Seçilen bölüm:

Mihri Müşfik (1886 - 1954)

Biyografi

İlk kadın ressamlarımızdandır Mihri Müşfik’in¹ babası Mekteb-i Tıbbiye-i Şahane’nin ünlü hocalarından Dr. Mehmet Rasim olması ve ailesinin saraya yakınlığı nedeniyle ayrıcalıklı bir çevrede büyür.²  Kızlarını batılı tarzda yetiştirmek isteyen Mehmet Rasim Paşa, kızına edebiyat, müzik ve resim alanında özel dersler aldırmıştır. İlk eğitimini eve gelen bu özel mürebbiyelerden alan Mihri Hanım, bir süre sonra edebiyat ve müzik derslerini bırakarak resim dersleri üzerinde yoğunlaşmıştır.³ Mihri, şehzade Selim’in eşi Eflakyar Hanım aracılığıyla yaptığı resimleri Abdülhamit’e gösterince, Mihri’nin 9- 10 yaşlarında saray ressamı Fausto Zonaro’dan (1854- 1929) resim dersleri almasına imkân tanınır.

Mihri Hanımın genç kızlık çağlarını da kapsayan bu dönemde yeteneğini geliştirebilmesi için çok fazla seçeneği yoktur. Ülkenin güzel sanatlar eğitimi veren tek okulu olan Sanayi-i Nefise Mektebi’ne kız öğrenciler alınmamaktadır. Batı kültürüyle yetişen, yaşadığı dönemin çok ilerisinde bir hayat anlayışına sahip Mihri Hanım’da, çok geçmeden Avrupa’ya gitmek ve resim eğitimi almak düşüncesi filizlenir. 1903 yılında tek başında İstanbul’dan ayrılıp Roma’ya ve daha sonra da Paris’e gider.

Veri satırları:
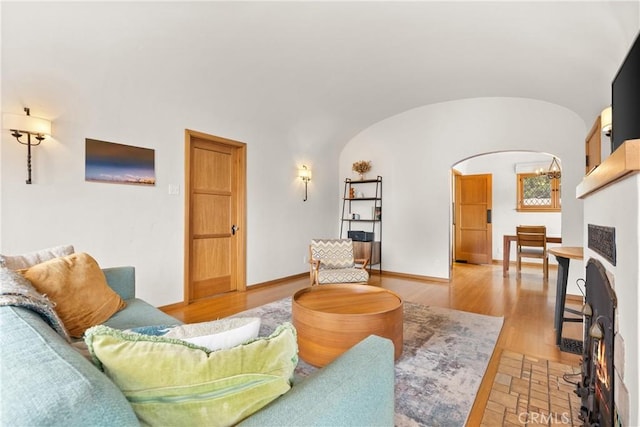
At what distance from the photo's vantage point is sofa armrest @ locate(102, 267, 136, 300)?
2.23m

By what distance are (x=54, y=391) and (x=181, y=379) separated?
23cm

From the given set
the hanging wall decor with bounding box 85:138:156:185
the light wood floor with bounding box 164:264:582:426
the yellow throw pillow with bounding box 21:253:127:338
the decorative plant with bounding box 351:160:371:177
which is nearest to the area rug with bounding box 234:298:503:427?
the light wood floor with bounding box 164:264:582:426

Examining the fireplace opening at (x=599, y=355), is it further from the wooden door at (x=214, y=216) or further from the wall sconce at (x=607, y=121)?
the wooden door at (x=214, y=216)

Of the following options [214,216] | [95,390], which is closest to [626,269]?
[95,390]

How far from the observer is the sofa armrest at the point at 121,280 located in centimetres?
223

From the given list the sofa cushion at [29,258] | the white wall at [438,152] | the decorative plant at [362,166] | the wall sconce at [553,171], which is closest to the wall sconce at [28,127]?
the sofa cushion at [29,258]

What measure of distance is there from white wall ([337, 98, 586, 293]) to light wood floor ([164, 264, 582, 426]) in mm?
644

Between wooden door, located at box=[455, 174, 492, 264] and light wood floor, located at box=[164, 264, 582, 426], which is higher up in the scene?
wooden door, located at box=[455, 174, 492, 264]

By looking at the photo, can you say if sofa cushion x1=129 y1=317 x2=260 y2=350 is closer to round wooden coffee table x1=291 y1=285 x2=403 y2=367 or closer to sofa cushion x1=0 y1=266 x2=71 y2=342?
sofa cushion x1=0 y1=266 x2=71 y2=342

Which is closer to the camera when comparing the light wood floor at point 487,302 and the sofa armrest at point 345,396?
the sofa armrest at point 345,396

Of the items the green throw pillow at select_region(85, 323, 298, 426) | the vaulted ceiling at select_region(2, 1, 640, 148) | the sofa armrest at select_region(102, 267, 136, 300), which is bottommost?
the sofa armrest at select_region(102, 267, 136, 300)

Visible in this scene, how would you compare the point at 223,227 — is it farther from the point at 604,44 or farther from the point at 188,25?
the point at 604,44

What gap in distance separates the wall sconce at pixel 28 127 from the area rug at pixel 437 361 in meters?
2.42

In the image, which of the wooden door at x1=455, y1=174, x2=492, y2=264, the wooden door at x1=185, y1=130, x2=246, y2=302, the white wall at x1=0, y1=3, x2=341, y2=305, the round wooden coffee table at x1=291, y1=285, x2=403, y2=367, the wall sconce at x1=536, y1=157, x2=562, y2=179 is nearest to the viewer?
the round wooden coffee table at x1=291, y1=285, x2=403, y2=367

Amaç: Mihri Müşfik'in biyografisini tek harfini bile değiştirmeden baştan sona yeniden yaz. Bu satırların Mihri Müşfik'in biyografisiyle hiçbir ilgisi yok.

Görev yanıtı:
Mihri Müşfik (1886 - 1954)

Biyografi

İlk kadın ressamlarımızdandır Mihri Müşfik’in¹ babası Mekteb-i Tıbbiye-i Şahane’nin ünlü hocalarından Dr. Mehmet Rasim olması ve ailesinin saraya yakınlığı nedeniyle ayrıcalıklı bir çevrede büyür.²  Kızlarını batılı tarzda yetiştirmek isteyen Mehmet Rasim Paşa, kızına edebiyat, müzik ve resim alanında özel dersler aldırmıştır. İlk eğitimini eve gelen bu özel mürebbiyelerden alan Mihri Hanım, bir süre sonra edebiyat ve müzik derslerini bırakarak resim dersleri üzerinde yoğunlaşmıştır.³ Mihri, şehzade Selim’in eşi Eflakyar Hanım aracılığıyla yaptığı resimleri Abdülhamit’e gösterince, Mihri’nin 9- 10 yaşlarında saray ressamı Fausto Zonaro’dan (1854- 1929) resim dersleri almasına imkân tanınır.

Mihri Hanımın genç kızlık çağlarını da kapsayan bu dönemde yeteneğini geliştirebilmesi için çok fazla seçeneği yoktur. Ülkenin güzel sanatlar eğitimi veren tek okulu olan Sanayi-i Nefise Mektebi’ne kız öğrenciler alınmamaktadır. Batı kültürüyle yetişen, yaşadığı dönemin çok ilerisinde bir hayat anlayışına sahip Mihri Hanım’da, çok geçmeden Avrupa’ya gitmek ve resim eğitimi almak düşüncesi filizlenir. 1903 yılında tek başında İstanbul’dan ayrılıp Roma’ya ve daha sonra da Paris’e gider.